Detecting nut allergy: Detection of IgE specific to Peanut by LFIA

Lateral flow immunoassays (LFIA) are an effective testing method to detect the presence of antigens or antibodies at the point of care. As seen during the recent Covid-19 pandemic, they offer rapid and qualitative “yes or no” results. LFIA or LFTs (Lateral flow tests) are an excellent format to confirm food allergy in a clinical setting. Food allergies can range in severity and can impact the patient’s quality of life (Cox et al., 2010). Accurate and rapid testing can ensure swift diagnosis and access to suitable treatment or prophylaxis. It should be noted that assays should be validated by the user. Here we demonstrate the utility of JIR Anti-Human IgE in a contrived LFIA against the common and potentially serious allergen - peanut. 

Figure 2: Lateral flow detection of IgE specific to peanut allergy. Patient sera previously qualified by Phadia ImmunoCap was diluted 1:4 and added to a well containing 40 nm Colloidal Gold ChromPure Chicken IgY (IgG), whole molecule (003-400-003), and 40nm Colloidal Gold Anti-Human IgE (209-402-241). This mixture was then flowed over a membrane striped with a control of Donkey Anti-Chicken IgY (IgG) (H+L) (min X Bov, Gt, GP, Sy Hms, Hrs, Hu, Ms, Rb, Rat, Shp Sr Prot) (709-005-155). and 3 different nut allergens; Cashew, Hazelnut and Peanut.

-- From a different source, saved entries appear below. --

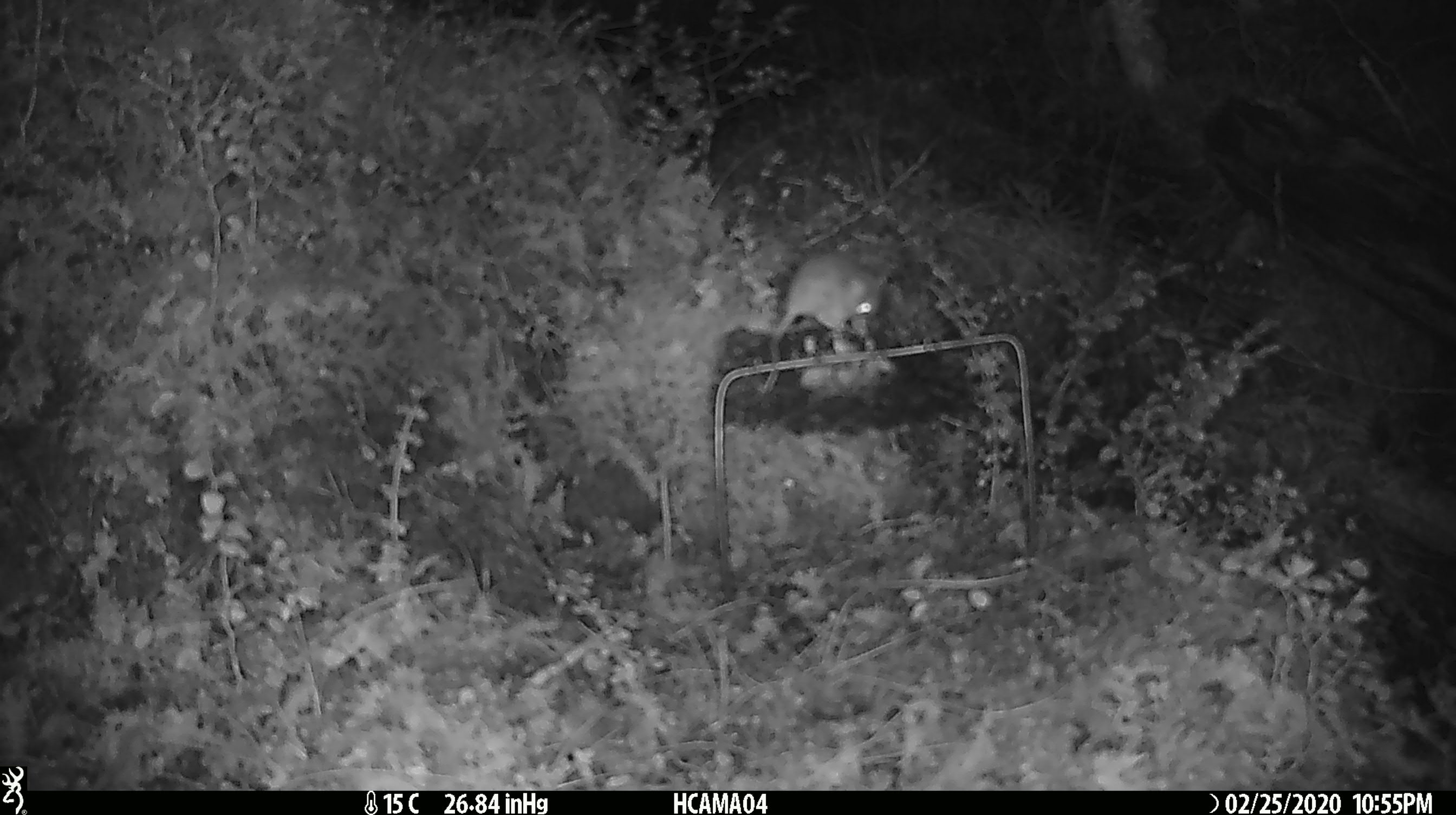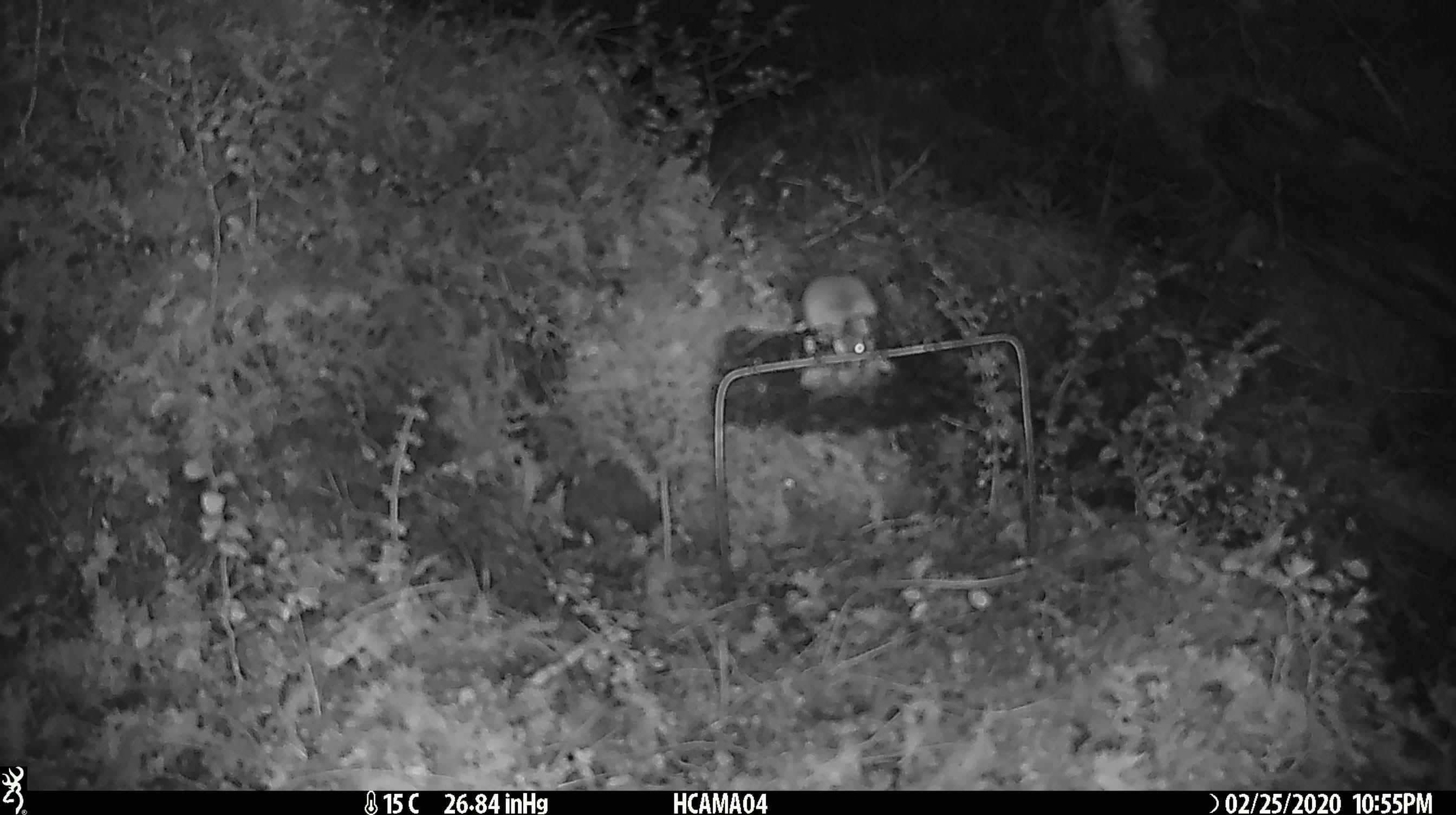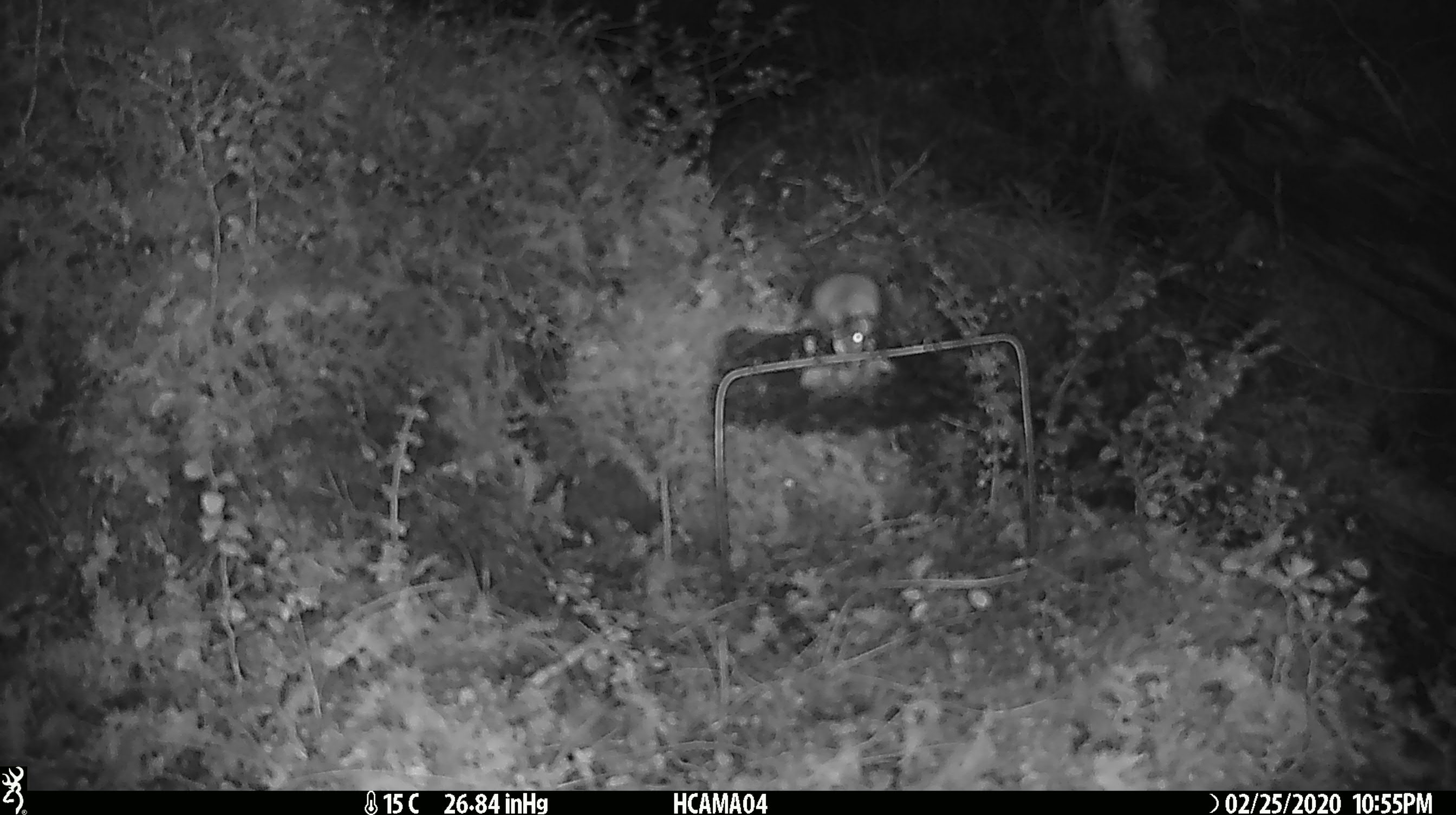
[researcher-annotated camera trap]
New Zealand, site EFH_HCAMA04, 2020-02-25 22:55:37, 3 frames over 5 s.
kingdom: Animalia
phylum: Chordata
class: Mammalia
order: Rodentia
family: Muridae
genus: Mus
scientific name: Mus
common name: mouse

Jackson ImmunoResearch specializes in producing secondary antibodies for life science applications, including ELISA and LFIA. Our portfolio includes anti-IgE antibodies conjugated to HRP, Biotin, Alkaline Phosphatase, and R-PE. We’ve also recently expanded our range of gold-conjugated secondary antibodies with the addition of 40 nm colloidal gold conjugates, which are among the most frequently used detection moieties for LFIA.

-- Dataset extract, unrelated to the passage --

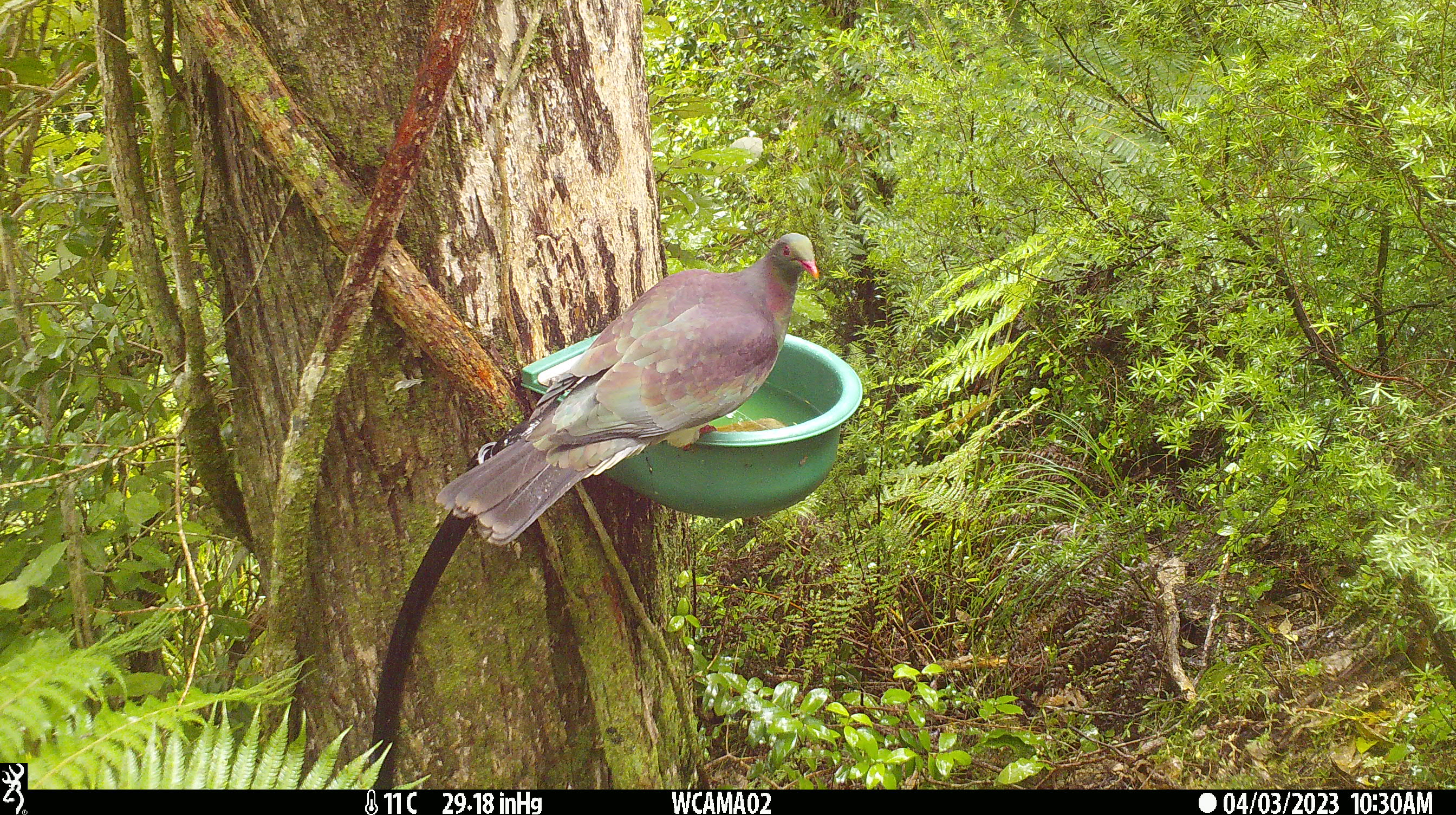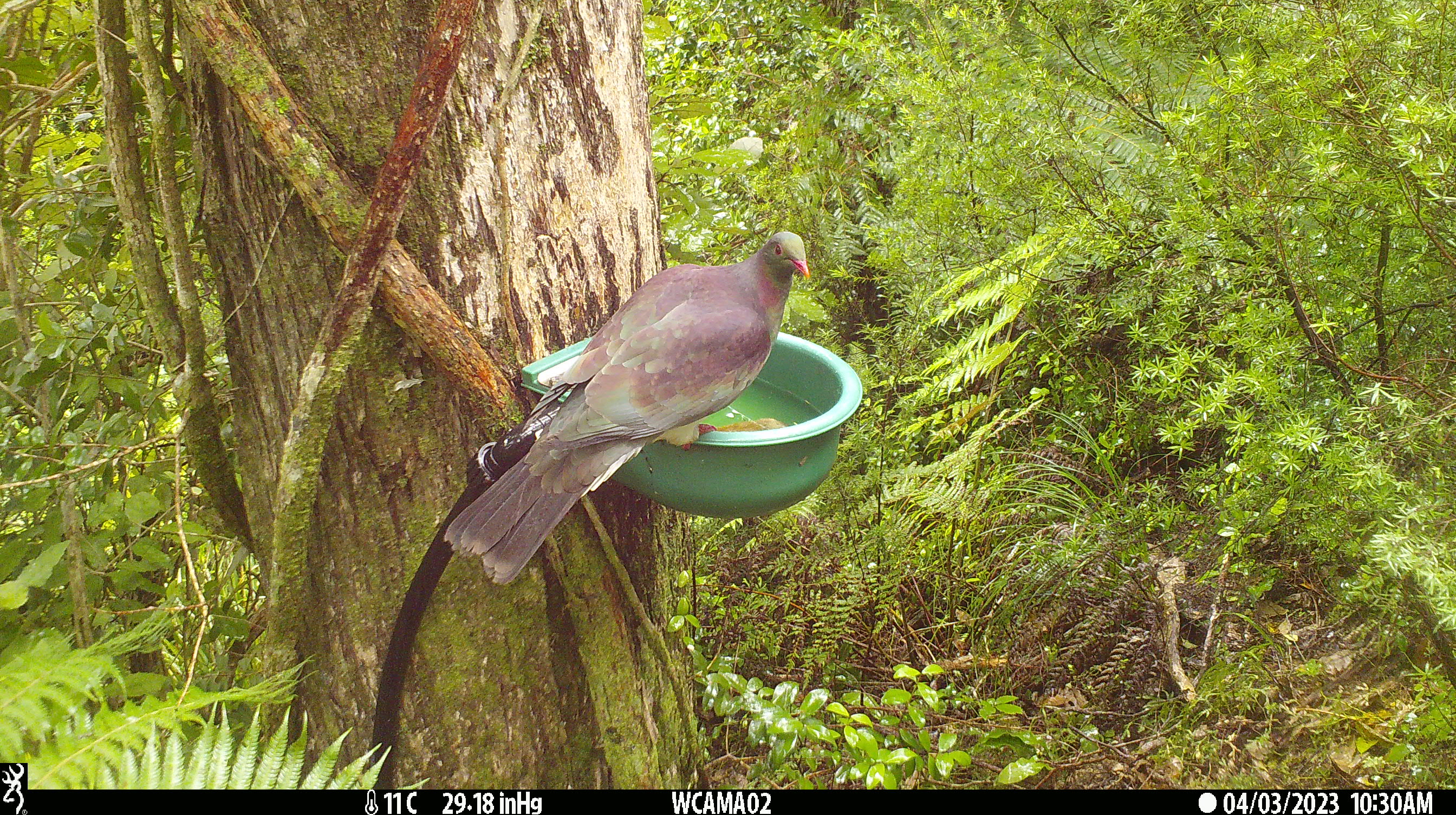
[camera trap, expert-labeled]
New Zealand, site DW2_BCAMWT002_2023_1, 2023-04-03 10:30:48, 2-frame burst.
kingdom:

  • Anderegg, W.R. et al., 2021. Anthropogenic climate change is worsening North American pollen seasons. Proceedings of the National Academy of Sciences, 118(7).

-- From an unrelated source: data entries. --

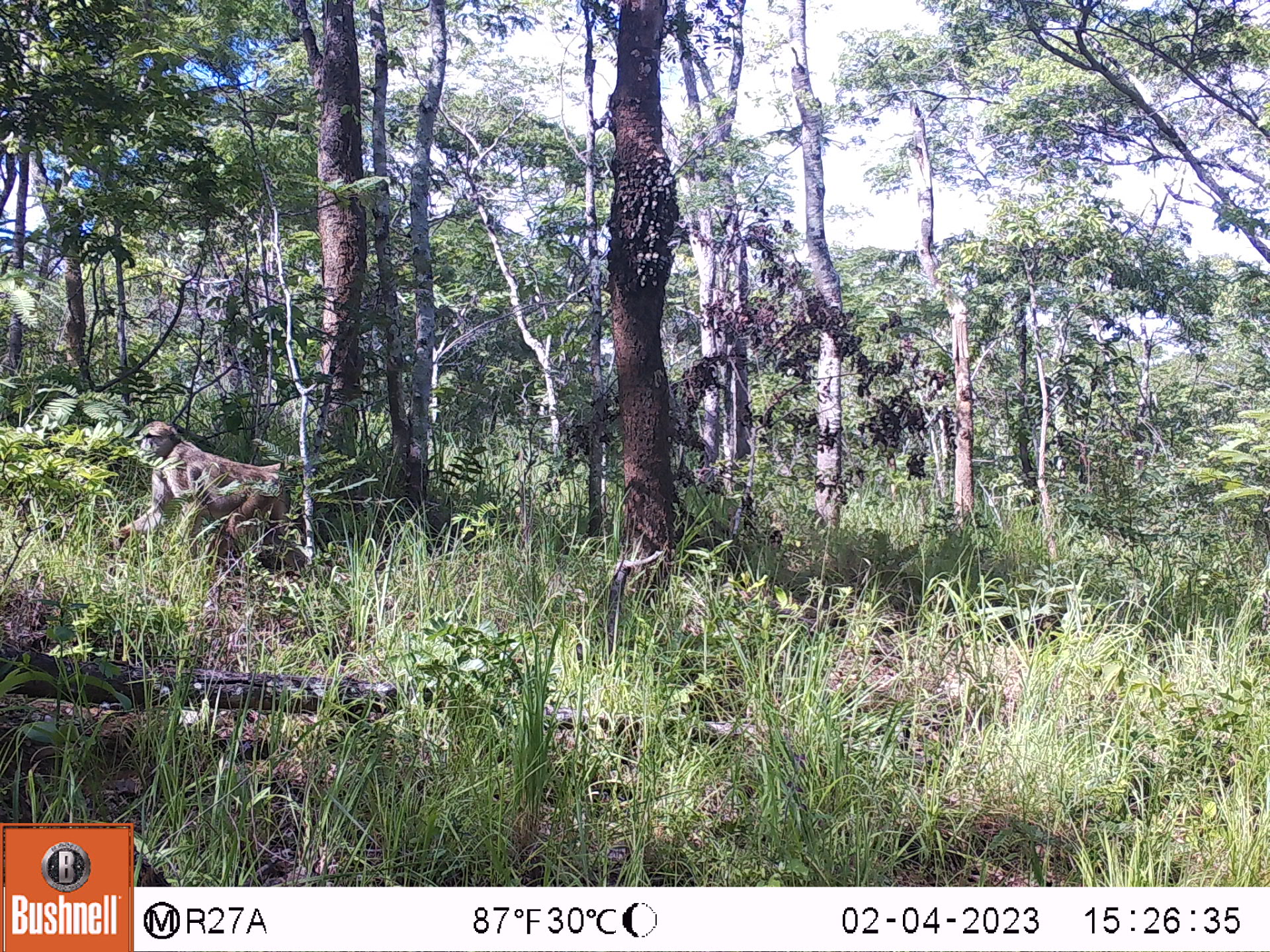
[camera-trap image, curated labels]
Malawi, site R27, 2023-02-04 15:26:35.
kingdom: Animalia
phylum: Chordata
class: Mammalia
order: Primates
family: Cercopithecidae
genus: Papio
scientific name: Papio cynocephalus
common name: yellow baboon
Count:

  • Cox, L., Larenas-Linnemann, D., Lockey, R. and Passalacqua, G., 2010. Speaking the same language: The World Allergy Organization Subcutaneous Immunotherapy Systemic Reaction Grading System. Journal of Allergy and Clinical Immunology, 125(3), pp.569-574.e7.
  • Pawankar, R., Canonica, G., Holgate, S., and Lockey, R., 2011. World Allergy Organization (WAO) white book on allergy. United Kingdom: WAO.
  • Loh W, Tang MLK. The Epidemiology of Food Allergy in the Global Context. Int J Environ Res Public Health. 2018 Sep 18;15(9):2043. doi: 10.3390/ijerph15092043. PMID: 30231558; PMCID: PMC6163515.
  • Sánchez-Borges, M., Ansotegui, I. & Cox, L. World Allergy Organization Grading System for Systemic Allergic Reactions: it Is Time to Speak the Same Language When it Comes to Allergic Reactions. Curr Treat Options Allergy 6, 388–395 (2019).
  • Zhang, Y., Steiner, A.L. Projected climate-driven changes in pollen emission season length and magnitude over the continental United States. Nat Commun 13, 1234 (2022).